Minha mãe pega um balde no compartimento em baixo da pia, meu sorriso de felicidade é notável.
- Traga esse balde cheio e ande devagar até lá. – manda ela. – Cuidado para não sumir o balde, como fez com o facão, será muito difícil conseguir outro.
- Cuidarei dele com a minha vida, pode deixar. – digo em tom de brincadeira.
- E sem mais passeios pela floresta. – fala minha mãe seriamente.
- Já aprendi minha lição. – afirmo.
Termino minha refeição rapidamente, pego o balde e saio.
Próximo a entrada do vilarejo, alguns homens carregam grandes toras de madeira, aproximo-me e enquanto passo pelo local, observo. No topo das toras há um armamento de metal com uma caixa sob ela, feita do mesmo material. Em uma grande mesa, debruçado sobre alguns projetos, está Rick, parece interessado, chamo sua atenção, ele olha e vem diretamente a mim.
- Já está podendo sair? – pergunta ele surpreso.
- Minha mãe abriu uma exceção. Os remédios que ela pegou no centro médico, acabaram com a dor e o incômodo em pouco tempo – respondo.
- Para onde está indo? – Rick indaga.
- Vou buscar água no lago. O que vocês estão fazendo? – questiono olhando os homens a alguns metros carregando mais toras de madeira.
- Alguns caras conseguiram descobrir como restaurar a energia elétrica do vilarejo, por isso irão substituir os postes por essas estruturas de madeira e ferro, para assim distribuir a energia por todo local. – ele explica. – Estava olhando os projetos, e eles realmente pensaram em todos os detalhes, logo após os mercadores chegarem com algumas coisas que precisamos, a energia elétrica será ligada, alguns estão até querendo fazer uma festa para comemorar.
Nem acredito que teremos eletricidade, um grande passo para aqueles que quando chegaram aqui não tinham nem um teto para se abrigar.
- É melhor eu ir, daqui a pouco minha mãe já estará arrancando os cabelos de tanta preocupação. – ironizo.
Rick abre um sorriso.
- Posso ir com você? – pede ele. – Só fui nesse lugar uma vez rapidinho e estou louco pra voltar.
- Se você não estiver ocupado, pode vir. – autorizo.

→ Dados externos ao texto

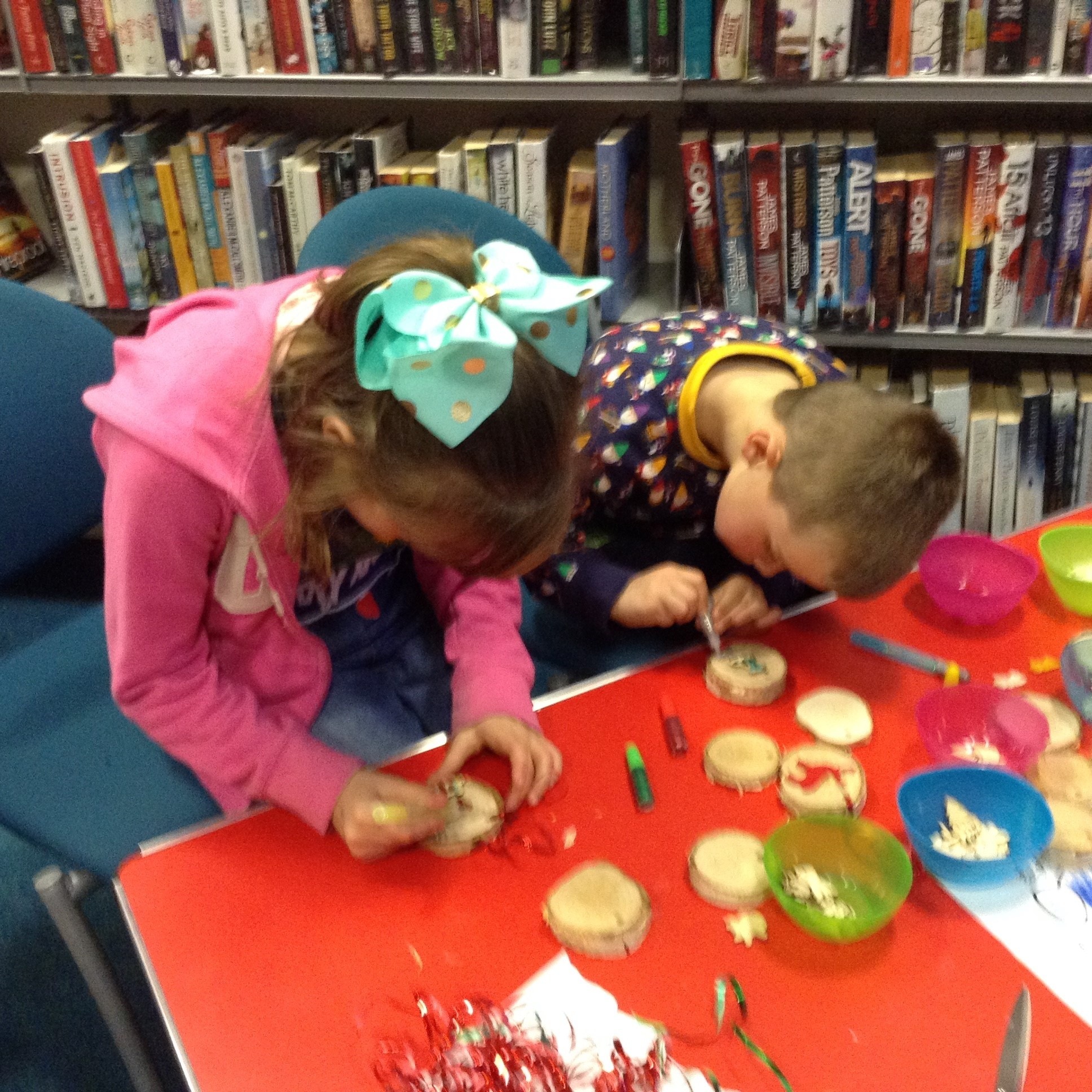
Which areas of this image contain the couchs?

- Já fiz minha parte, os outros só estão acertando onde ficará cada poste improvisado, quando voltar, os ajudo a fincar cada um em seu lugar. – diz ele.
O garoto guarda os projetos com cuidado e seguimos.
- Ainda estou impressionado como vocês do vilarejo conseguiram construir e manter uma sociedade com tão pouco. – Rick elogia no caminho até o lago.
- Quando todos encontraram aquele local, sabiam que não poderiam desperdiçar a oportunidade que havia caído em suas mãos, então trabalharam pesado por meses, até chegar no que você vê hoje. – explico. – No começo foi difícil, é claro, mas superamos os obstáculos e as desavenças.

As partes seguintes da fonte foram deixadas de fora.